Le communisme caviar de Yolanda Diaz
Yolanda Diaz, ministre espagnole du Travail, est l’étoile montante de la gauche. Et d'étiquette communiste. Compte-t-elle renverser la table ou est-elle une fumiste au service du système ?
Yolanda Diaz jouit d’un véritable état de grâce à gauche et même auprès de la population générale espagnole. Elle dispose du plus important "capital sympathie" de la classe politique selon le Centro de Investigaciones Sociológica, devant Pedro Sánchez, le premier ministre socialiste, Pablo Casado (PP, droite) et Inés Arrimadas (Cs, centre). Ce qui la rend tout à fait unique dans le paysage politique européen actuel, c’est qu’elle est à la fois marquée à l’extrême-gauche et est pourtant vue par nombre d’Espagnols comme présidentiable, et comme incarnant tout le sérieux et toute la respectabilité de la « gauche de gouvernement ».
La ministre occupe une place de choix dans le gouvernement actuel – mêlant socialistes du PSOE (centre-gauche) et Podemos (gauche) – en tant que seconde vice-présidente. Cependant, ce qui l’a propulsé au devant de la scène, c’est son adoubement par le leader Pablo Iglesias pour être le nouveau visage de la gauche radicale. M. Iglesias s’était distingué depuis le mouvement des Indignados du 12 mai 2011, qui avait secoué l’Espagne en pleine crise économique, et vu la naissance de Podemos. Le chef a laissé sa place non pas à Ione Belarra, la ministre des Droits Sociaux et même présidente de ce parti, mais bien à une personne extérieure qui a toujours sa carte au vénérable Parti Communiste Espagnol.
L'ancien chef s’est même rendu à la fête du centenaire du PCE, où il a déclamé toute une tirade sur « l’anticommunisme », qu’il désigne comme la matrice idéologique de la contre-révolution et de la réaction. Yolanda Diaz, quant à elle, se prévaut d’un héritage ouvrier, fille d’une famille de syndicalistes des Commissions Ouvrières, première organisation syndicale en termes d’adhérents, fondée sous la dictature franquiste par les communistes. Cette union entre la gauche radicale et le PCE permet à ces politiciens de construire une alternative de gauche au PSOE « au-delà des égos » et à faire barrage contre la droite. L’Espagne de gauche se bolchévise-t-elle ?

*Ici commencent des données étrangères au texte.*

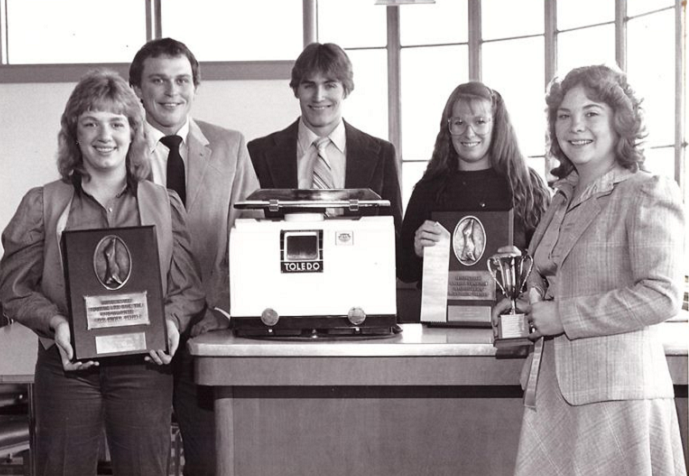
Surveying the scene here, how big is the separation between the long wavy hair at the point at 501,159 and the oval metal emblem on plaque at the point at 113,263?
42.4 inches

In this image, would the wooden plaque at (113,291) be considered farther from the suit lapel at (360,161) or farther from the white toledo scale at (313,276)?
the suit lapel at (360,161)

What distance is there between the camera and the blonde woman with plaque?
7.46 ft

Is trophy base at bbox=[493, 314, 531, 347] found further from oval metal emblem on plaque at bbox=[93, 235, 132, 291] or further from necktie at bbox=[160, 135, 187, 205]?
necktie at bbox=[160, 135, 187, 205]

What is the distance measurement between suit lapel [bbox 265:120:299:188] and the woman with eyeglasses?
46 cm

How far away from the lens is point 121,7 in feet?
24.1

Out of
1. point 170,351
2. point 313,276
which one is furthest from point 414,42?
point 170,351

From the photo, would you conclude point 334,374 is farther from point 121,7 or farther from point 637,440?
point 121,7

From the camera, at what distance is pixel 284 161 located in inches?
127

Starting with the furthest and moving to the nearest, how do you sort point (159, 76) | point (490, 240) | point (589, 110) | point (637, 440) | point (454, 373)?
1. point (159, 76)
2. point (490, 240)
3. point (454, 373)
4. point (589, 110)
5. point (637, 440)

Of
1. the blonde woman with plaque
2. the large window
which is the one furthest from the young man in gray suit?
the large window

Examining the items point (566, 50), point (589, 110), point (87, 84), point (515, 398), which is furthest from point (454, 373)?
point (566, 50)

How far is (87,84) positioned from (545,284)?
122 cm

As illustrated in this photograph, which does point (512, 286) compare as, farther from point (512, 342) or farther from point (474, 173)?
point (474, 173)

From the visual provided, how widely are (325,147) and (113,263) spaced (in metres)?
1.19
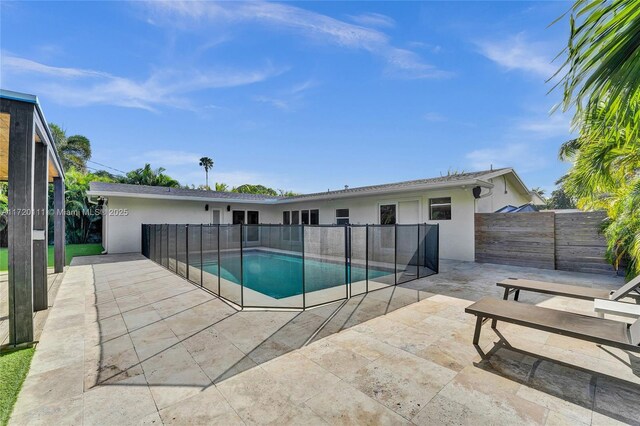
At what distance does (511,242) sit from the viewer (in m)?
8.83

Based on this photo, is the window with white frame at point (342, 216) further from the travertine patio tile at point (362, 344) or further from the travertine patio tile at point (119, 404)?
the travertine patio tile at point (119, 404)

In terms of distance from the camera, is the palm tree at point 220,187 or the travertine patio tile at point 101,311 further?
the palm tree at point 220,187

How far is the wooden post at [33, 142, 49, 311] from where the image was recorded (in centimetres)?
459

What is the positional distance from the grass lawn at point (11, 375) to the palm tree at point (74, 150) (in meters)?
28.6

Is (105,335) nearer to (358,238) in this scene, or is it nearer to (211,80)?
(358,238)

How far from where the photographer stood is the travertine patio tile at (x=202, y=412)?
6.54 feet

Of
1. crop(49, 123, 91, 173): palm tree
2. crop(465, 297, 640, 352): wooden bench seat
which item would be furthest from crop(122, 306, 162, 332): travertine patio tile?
crop(49, 123, 91, 173): palm tree

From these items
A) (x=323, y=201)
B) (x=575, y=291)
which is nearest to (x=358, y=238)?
(x=575, y=291)

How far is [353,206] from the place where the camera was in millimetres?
13141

L’action de la « communiste » au gouvernement laisse quelque peu perplexe quant à sa compréhension du concept de « lutte des classes ». Prenons l’exemple du salaire minimum (SMI). PSOE et Podemos conviennent d’un SMI à 60% du salaire moyen à l’horizon 2023. Le comité d’experts appointé par le gouvernement conçoit une feuille de route fixant les échéances des augmentations – avec des fourchettes pour prendre en compte la nécessaire incertitude de l’avenir économique : entre 12 et 19 euros pour 2021, entre 24 et 40 euros pour 2022, et entre 25 et 40 euros en 2023. Cette mesure toucherait 1,5 M de travailleurs. C’était sans compter sur l’organisation patronale espagnole, la Confederación Española de Organizaciones Empresariales (CEOE), qui a tout rejeté en bloc.
En effet, le patronat a un autre plan pour le travailleur au SMI : le gel du salaire, le temps que « l’économie se stabilise ». Traduisons : jusqu’au dégel. Que fait la ministre « communiste » ? Engage-t-elle le bras de fer pour défendre ce projet ? L’élévation du SMI, celui-ci étant actuellement à 950 euros, a finalement été revue à la baisse, en dessous de la barre minimale des 12 euros par mois. Selon le journal El Pais, Yolanda Diaz a cédé à une pression « qu’elle s’est mise toute seule ».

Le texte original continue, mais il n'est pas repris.